Print the stretch from "Kate Farley-Agee (KA): Employers, payers" through "injuries and claims." of the interview below on mental health in workers' comp, word for word.
Passage START
A Network of Support for Mental Health in Comp
As referrals for behavioral health services increase in workers’ comp, provider networks are stepping up to meet the need. Kate Farley-Agee, vice president of network product management for Coventry, joins Inside Workers’ Comp to discuss how this shift is impacting services and what the industry and regulators are doing to improve mental health access for injured employees.
Tom Kerr (TK): Kate, how have recent circumstances impacted mental health concerns in workers' comp?
Kate Farley-Agee (KA): Employers, payers and networks are finding that injured worker behavioral health needs are increasing. People are becoming increasingly aware of the impact of behavioral health challenges as a result of the pandemic, as well as how the challenges can contribute to longer duration of injuries and claims.
Many have found the isolation and uncertainty of the past two years taxing on their mental health, with the World Health Organization reporting a 25% increase in the prevalence of depression and anxiety worldwide. Reports of anxiety, substance abuse and depression have increased for injured employees complicated by substance abuse further adding to anxiety and depression.
We are also beginning to see the effect of PTSD from the pandemic in frontline and essential workers. Long COVID symptoms that continue after patients are COVID-negative contribute to the anxiety, depression and substance abuse due to ongoing symptoms including brain fog, respiratory issues, lack of concentration, memory loss, and other cardiovascular, neurological and urinary issues. Psychosocial factors also play heavily into the need for behavioral health support for injured employees.
Passage END
Supplied information START
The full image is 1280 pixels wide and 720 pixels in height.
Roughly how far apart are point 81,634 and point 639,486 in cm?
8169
Supplied information END
Supplied information START
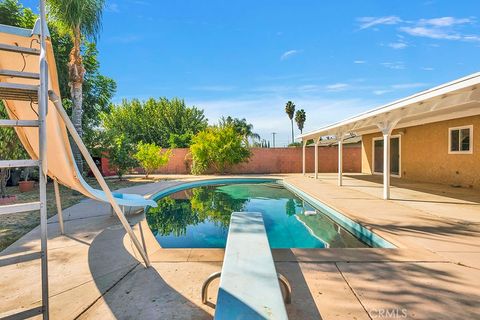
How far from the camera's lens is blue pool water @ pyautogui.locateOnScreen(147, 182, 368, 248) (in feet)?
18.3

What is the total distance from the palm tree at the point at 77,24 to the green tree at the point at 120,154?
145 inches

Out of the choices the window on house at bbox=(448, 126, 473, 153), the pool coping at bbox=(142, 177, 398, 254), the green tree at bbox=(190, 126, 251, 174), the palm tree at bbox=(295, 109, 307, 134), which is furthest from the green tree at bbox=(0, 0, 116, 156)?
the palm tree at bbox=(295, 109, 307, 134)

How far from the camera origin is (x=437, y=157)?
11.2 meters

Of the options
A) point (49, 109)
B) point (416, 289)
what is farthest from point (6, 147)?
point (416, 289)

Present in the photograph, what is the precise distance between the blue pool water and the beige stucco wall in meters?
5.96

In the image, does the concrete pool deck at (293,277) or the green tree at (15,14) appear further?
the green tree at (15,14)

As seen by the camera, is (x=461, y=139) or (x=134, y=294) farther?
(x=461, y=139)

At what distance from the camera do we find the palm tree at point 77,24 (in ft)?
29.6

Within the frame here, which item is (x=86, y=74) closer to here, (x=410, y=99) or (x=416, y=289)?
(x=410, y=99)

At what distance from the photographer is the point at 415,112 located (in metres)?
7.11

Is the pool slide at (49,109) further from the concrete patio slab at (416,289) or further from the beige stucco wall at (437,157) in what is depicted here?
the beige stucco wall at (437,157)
Supplied information END
- [Answer section]
Kate Farley-Agee (KA): Employers, payers and networks are finding that injured worker behavioral health needs are increasing. People are becoming increasingly aware of the impact of behavioral health challenges as a result of the pandemic, as well as how the challenges can contribute to longer duration of injuries and claims.